# [Brief]
Your task is to output, without alteration, each line from the one containing "In agricultural societies" through the final line of the records below.

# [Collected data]
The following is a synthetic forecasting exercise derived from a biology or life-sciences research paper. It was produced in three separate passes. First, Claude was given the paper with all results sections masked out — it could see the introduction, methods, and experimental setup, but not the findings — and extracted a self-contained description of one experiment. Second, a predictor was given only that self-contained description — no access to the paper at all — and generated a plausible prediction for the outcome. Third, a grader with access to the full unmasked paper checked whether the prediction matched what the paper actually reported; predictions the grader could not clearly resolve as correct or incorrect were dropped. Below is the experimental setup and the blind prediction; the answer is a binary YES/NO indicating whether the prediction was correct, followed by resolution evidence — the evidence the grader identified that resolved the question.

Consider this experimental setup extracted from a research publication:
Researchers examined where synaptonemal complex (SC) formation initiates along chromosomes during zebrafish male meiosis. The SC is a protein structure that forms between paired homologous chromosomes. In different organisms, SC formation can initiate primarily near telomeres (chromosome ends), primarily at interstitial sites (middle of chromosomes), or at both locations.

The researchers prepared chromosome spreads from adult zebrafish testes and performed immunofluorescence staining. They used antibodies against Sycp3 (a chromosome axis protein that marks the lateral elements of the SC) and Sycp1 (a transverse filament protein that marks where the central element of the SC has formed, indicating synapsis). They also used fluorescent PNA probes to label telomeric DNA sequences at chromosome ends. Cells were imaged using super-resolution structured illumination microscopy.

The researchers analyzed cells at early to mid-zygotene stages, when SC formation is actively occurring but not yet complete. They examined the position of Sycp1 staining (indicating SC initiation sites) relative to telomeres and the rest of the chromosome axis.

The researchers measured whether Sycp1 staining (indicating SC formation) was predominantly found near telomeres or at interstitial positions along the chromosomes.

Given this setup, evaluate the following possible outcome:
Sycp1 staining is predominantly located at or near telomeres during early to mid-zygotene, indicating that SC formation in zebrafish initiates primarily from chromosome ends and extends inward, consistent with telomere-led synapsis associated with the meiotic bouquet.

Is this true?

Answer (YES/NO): YES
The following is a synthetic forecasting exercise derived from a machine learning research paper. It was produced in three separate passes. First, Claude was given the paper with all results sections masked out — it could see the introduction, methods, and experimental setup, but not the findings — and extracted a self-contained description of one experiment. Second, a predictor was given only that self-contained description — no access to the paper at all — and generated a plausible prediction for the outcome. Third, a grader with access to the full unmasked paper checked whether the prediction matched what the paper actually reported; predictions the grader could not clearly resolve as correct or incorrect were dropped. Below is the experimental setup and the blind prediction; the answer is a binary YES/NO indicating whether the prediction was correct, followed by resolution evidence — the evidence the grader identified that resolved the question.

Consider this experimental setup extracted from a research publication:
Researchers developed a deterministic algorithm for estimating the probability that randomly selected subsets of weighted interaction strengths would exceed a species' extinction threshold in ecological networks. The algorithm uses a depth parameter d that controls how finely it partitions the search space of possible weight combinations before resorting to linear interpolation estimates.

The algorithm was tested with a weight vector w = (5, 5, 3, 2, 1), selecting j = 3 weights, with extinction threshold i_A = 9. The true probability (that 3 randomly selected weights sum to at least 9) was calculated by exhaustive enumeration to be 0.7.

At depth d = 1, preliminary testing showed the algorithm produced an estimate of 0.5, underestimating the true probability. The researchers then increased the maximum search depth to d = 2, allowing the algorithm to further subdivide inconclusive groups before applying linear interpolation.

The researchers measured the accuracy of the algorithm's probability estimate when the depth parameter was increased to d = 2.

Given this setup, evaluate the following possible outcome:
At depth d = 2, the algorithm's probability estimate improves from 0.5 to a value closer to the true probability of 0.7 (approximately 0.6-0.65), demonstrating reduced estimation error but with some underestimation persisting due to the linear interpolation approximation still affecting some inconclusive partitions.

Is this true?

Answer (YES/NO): NO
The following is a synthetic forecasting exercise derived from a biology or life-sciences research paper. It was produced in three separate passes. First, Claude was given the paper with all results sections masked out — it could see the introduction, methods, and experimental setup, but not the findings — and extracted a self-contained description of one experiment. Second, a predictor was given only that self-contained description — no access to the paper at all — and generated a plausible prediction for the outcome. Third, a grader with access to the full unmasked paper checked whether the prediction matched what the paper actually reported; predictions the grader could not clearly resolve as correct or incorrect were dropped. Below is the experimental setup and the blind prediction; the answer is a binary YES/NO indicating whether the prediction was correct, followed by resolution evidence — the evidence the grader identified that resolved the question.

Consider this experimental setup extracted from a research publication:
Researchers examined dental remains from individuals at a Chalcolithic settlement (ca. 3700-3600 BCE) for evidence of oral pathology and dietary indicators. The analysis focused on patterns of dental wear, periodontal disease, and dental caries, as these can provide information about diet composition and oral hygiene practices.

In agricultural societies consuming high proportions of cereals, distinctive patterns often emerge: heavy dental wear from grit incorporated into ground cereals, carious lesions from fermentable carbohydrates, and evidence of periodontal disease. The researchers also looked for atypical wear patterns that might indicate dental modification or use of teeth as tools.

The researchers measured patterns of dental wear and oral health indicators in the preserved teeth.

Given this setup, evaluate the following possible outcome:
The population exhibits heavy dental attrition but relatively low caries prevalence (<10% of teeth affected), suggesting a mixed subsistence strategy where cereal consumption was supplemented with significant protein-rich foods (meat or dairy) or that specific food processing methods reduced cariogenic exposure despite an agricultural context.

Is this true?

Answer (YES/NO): NO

# [Output of the task]
In agricultural societies consuming high proportions of cereals, distinctive patterns often emerge: heavy dental wear from grit incorporated into ground cereals, carious lesions from fermentable carbohydrates, and evidence of periodontal disease. The researchers also looked for atypical wear patterns that might indicate dental modification or use of teeth as tools.

The researchers measured patterns of dental wear and oral health indicators in the preserved teeth.

Given this setup, evaluate the following possible outcome:
The population exhibits heavy dental attrition but relatively low caries prevalence (<10% of teeth affected), suggesting a mixed subsistence strategy where cereal consumption was supplemented with significant protein-rich foods (meat or dairy) or that specific food processing methods reduced cariogenic exposure despite an agricultural context.

Is this true?

Answer (YES/NO): NO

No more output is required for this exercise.